Goal of the exercise =>
Please copy each line of the records below that holds the word "classification".

*** Opening Stored data ***

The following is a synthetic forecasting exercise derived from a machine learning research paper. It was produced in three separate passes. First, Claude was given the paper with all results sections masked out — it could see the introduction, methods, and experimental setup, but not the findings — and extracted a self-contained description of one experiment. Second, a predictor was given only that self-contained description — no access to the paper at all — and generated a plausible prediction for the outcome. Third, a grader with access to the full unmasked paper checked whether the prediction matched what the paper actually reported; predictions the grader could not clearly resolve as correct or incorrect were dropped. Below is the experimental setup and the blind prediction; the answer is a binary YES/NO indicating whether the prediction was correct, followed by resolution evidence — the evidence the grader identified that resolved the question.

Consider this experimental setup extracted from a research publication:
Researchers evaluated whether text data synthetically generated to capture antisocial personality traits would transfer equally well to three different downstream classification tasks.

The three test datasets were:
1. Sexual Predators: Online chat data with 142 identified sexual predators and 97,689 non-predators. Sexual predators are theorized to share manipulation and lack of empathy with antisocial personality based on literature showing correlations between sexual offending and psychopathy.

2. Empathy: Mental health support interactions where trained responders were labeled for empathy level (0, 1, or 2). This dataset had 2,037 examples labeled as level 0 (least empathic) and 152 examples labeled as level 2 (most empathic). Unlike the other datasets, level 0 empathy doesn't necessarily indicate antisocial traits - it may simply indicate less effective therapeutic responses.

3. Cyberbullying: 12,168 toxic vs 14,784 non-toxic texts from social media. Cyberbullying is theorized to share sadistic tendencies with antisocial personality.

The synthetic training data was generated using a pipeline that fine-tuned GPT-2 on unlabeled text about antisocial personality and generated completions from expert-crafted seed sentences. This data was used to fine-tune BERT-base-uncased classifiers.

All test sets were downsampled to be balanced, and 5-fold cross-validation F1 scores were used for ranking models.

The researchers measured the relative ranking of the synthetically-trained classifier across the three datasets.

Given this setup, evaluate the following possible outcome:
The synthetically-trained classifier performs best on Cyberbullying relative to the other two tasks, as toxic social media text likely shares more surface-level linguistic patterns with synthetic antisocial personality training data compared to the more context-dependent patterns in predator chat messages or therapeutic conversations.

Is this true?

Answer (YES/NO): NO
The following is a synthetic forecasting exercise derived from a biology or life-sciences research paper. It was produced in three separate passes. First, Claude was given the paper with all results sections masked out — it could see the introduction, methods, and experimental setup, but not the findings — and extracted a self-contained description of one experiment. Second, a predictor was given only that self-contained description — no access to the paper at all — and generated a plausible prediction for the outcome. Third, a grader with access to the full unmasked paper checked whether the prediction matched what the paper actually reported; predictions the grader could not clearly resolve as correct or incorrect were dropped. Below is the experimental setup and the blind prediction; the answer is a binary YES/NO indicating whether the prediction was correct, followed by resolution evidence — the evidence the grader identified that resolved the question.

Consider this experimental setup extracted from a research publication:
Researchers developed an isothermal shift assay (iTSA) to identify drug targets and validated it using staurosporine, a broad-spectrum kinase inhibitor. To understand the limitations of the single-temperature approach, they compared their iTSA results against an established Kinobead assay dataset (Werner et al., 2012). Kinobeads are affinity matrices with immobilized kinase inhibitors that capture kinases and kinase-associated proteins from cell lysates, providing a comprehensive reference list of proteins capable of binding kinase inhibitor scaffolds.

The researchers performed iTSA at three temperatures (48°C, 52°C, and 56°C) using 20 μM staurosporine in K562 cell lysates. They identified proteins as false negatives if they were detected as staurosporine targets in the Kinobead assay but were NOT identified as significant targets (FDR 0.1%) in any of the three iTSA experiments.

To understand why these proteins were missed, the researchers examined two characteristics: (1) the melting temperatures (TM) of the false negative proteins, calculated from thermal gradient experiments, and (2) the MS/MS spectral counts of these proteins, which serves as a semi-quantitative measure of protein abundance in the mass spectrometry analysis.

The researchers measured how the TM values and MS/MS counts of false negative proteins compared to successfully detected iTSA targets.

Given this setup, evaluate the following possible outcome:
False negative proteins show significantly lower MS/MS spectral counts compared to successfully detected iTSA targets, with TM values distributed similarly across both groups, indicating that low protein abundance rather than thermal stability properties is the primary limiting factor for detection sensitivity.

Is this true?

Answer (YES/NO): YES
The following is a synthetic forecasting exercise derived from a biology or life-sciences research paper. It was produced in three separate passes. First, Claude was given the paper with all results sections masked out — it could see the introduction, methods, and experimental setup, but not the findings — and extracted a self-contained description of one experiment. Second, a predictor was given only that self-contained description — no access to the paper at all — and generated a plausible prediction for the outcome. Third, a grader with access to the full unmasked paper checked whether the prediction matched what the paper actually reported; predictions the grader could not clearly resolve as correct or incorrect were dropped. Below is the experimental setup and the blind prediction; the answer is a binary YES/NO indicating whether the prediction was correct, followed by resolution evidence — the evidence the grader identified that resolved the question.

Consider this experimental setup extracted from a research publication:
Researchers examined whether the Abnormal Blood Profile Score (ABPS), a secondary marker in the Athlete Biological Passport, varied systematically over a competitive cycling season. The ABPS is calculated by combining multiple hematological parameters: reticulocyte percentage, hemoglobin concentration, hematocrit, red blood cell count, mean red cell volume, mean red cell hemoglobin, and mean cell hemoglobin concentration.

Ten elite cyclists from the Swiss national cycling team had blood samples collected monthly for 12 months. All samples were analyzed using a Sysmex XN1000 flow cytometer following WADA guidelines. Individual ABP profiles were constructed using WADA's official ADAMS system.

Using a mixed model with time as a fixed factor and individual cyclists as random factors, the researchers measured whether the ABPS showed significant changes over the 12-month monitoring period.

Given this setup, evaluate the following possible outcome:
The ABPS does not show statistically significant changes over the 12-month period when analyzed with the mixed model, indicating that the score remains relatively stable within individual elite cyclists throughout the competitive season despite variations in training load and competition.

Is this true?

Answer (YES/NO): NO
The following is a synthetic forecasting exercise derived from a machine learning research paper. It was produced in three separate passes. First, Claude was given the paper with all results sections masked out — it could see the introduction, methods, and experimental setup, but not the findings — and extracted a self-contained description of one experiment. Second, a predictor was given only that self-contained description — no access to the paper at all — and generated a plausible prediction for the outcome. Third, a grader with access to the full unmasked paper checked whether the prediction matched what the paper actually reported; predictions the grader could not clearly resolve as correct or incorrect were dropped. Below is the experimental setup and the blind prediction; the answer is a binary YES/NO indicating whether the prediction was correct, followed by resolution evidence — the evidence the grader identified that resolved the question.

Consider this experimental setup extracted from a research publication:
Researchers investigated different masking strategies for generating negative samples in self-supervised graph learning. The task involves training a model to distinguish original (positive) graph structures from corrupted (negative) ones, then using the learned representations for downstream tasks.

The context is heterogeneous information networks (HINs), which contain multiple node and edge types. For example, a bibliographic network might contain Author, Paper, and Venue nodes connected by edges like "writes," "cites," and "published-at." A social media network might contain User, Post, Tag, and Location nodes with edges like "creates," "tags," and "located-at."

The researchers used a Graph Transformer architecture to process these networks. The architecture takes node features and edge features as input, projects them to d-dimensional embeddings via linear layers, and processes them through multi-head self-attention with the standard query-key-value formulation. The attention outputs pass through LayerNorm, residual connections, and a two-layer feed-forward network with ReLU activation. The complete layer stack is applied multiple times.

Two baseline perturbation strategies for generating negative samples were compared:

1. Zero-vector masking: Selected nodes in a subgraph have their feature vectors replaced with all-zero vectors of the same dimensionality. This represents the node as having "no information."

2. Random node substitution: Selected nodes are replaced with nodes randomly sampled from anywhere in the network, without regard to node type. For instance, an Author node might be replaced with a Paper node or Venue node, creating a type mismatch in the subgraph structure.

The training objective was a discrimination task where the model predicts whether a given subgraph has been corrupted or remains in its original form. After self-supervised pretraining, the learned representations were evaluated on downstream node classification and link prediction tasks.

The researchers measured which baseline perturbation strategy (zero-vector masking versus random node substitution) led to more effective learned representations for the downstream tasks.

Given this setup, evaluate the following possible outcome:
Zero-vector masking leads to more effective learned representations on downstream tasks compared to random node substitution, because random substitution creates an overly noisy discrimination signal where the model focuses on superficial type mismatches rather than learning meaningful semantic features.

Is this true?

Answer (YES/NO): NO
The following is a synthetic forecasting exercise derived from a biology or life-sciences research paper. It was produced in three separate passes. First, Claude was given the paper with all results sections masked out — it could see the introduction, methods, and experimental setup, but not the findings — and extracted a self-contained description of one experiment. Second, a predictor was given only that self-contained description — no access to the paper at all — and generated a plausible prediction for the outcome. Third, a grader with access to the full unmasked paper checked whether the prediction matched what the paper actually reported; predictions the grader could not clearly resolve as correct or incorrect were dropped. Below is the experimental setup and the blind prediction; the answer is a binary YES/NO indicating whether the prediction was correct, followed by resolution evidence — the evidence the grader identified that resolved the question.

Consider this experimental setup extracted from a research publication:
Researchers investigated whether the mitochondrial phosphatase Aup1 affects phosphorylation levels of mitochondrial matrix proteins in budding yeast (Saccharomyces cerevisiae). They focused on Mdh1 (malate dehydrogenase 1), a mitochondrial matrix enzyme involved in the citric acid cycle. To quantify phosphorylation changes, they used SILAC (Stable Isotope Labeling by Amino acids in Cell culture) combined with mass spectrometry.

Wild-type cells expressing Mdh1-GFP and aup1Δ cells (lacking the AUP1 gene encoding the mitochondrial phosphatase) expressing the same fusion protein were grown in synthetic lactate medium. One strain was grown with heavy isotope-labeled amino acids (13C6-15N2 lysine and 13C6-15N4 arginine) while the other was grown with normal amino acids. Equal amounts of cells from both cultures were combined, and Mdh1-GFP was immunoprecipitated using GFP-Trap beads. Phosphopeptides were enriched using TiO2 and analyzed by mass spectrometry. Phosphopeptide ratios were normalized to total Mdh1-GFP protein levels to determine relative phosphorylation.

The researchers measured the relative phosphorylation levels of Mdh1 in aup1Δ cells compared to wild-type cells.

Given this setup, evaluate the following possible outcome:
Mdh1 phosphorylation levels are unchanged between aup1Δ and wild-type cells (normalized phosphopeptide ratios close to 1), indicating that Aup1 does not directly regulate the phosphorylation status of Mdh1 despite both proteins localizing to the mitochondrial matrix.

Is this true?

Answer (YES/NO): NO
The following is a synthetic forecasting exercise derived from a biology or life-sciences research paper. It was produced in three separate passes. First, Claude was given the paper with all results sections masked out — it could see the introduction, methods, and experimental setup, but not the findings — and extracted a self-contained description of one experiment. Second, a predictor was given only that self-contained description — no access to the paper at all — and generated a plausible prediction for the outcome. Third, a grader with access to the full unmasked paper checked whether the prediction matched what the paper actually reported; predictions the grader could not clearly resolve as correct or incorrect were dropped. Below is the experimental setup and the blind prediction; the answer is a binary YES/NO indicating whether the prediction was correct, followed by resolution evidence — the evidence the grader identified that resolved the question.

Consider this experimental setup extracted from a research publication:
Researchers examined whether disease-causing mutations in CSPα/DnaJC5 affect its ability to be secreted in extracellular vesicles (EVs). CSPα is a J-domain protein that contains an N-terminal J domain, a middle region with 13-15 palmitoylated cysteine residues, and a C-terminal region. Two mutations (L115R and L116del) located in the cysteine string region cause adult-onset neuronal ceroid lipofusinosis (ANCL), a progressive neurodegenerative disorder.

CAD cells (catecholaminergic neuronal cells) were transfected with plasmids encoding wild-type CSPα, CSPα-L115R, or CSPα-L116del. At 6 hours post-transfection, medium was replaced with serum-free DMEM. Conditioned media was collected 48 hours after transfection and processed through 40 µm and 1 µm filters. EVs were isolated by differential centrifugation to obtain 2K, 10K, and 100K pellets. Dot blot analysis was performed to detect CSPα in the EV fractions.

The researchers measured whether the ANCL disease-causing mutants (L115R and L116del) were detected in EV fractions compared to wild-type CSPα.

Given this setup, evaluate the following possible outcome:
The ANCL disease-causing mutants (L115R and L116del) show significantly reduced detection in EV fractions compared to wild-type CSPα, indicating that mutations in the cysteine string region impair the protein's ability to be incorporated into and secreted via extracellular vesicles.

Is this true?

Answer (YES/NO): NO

*** Closing Stored data ***

Answer to the problem =>
Researchers evaluated whether text data synthetically generated to capture antisocial personality traits would transfer equally well to three different downstream classification tasks.
The training objective was a discrimination task where the model predicts whether a given subgraph has been corrupted or remains in its original form. After self-supervised pretraining, the learned representations were evaluated on downstream node classification and link prediction tasks.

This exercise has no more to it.